Scientific classification
- Kingdom: Plantae
- Clade: Embryophytes
- Clade: Tracheophytes
- Clade: Spermatophytes
- Clade: Angiosperms
- Clade: Eudicots
- Clade: Asterids
- Order: Lamiales
- Family: Gesneriaceae
- Genus: Tribounia
- Species: T. grandiflora
- Binomial name: Tribounia grandiflora D.J.Middleton

= Tribounia grandiflora =

- Genus: Tribounia
- Species: grandiflora
- Authority: D.J.Middleton

Species of flowering plant

Tribounia grandiflora is a species of flowering plant in the family Gesneriaceae. The species has purple flowers, which form a narrow tube.

Tribounia grandiflora was described in 2012. It is native to karst limestone habitats in Thailand, and may be endangered.

==Distribution==
Tribounia grandiflora is native to the wet tropical biome of Thailand, and endemic to the country. It grows in fissures in karst limestone, in deciduous forest.
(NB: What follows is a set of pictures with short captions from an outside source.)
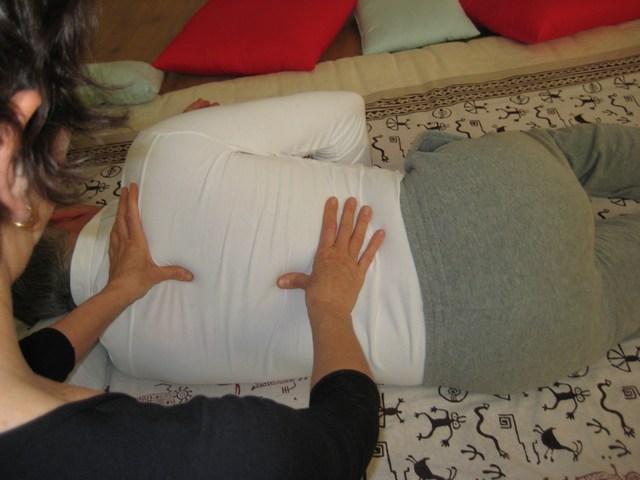 Trattamento Shiatsu schiena, posizione laterale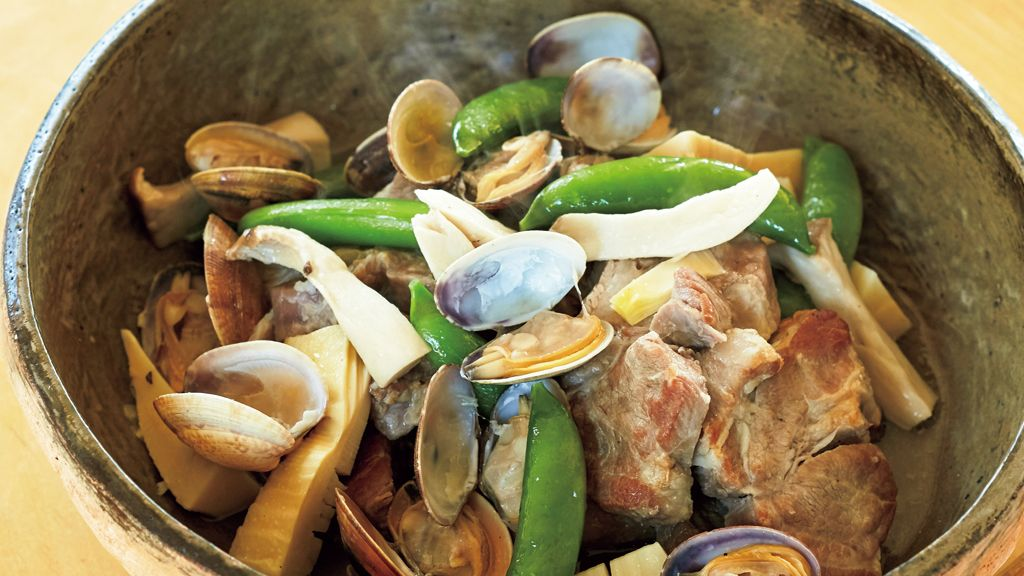 【レシピ】相性ばっちり!「塩豚とあさりのスープ煮」に舌鼓を打つ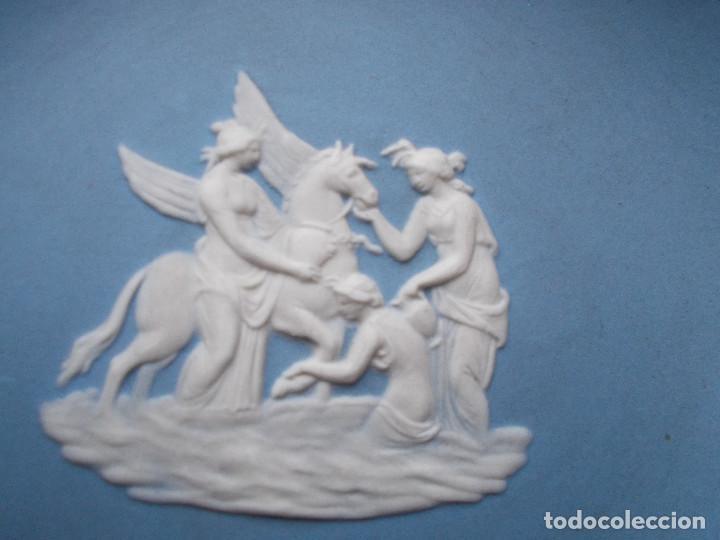 Antigüedades: PEQUEÑA BANDEJA DECORATIVA EN PORCELANA INGLESA WEDGWOOD. SELLADA EN LA BASE. - Foto 4 - 140475382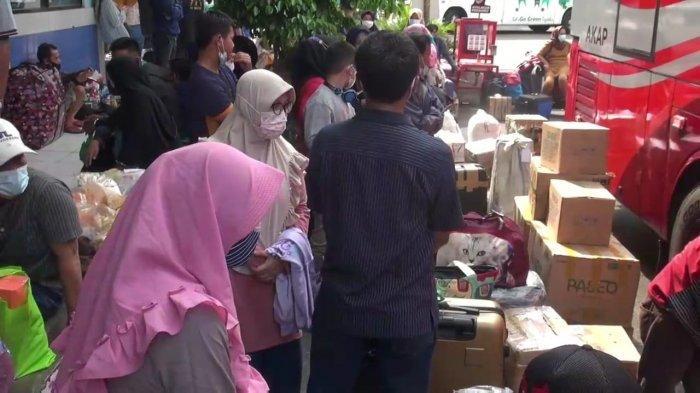Suasana penumpang di Terminal Kampung Rambutan, Ciracas, Jakarta Timur, Minggu (2/5/2021)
Its extent of occurrence is less than 300 km2.

==Taxonomy==
The species was described by David Middleton in 2012.

Middleton and Pramote Triboun collected the holotype in 2009. It was found in Thailand's Kanchanaburi province, at an elevation of 70 m, on a karst limestone mountain. The discovery of this plant, alongside other specimens, led to the creation of the genus Tribounia.

==Description==
Tribounia grandiflora is a herb which grows up to 60 cm tall. The plant is sticky, and probably an annual. The stems are reddish-brown, and hairy. The leaves are pale green. They measure 5.5-17 cm long, and 2.7-9 cm wide. The leaf stalks are 2.5-11 cm long.

The inflorescences are 6-16 cm long, and grow on 3-7 cm stalks. The flower stalks are 0.8-1.2 cm long. The petals of Tribounia grandiflora collectively measure 3.3-3.8 cm. The petals form a long, narrow, tube, which is green at the base, then turns to reddish-purple. The tube could suggest pollination by long tongued bees. The flowers are purple.

The fruits are 44-54 mm by 2.5–4.0 mm, and covered in short hairs. The seeds are around 4 mm long, and 3 mm wide.

The flowers and fruits of Tribounia grandiflora are larger than those of Tribounia venosa.

==Conservation==
Tribounia grandiflora may be endangered. Its habitat is threatened by agriculture and deforestation. The species is not known to occur in any protected areas.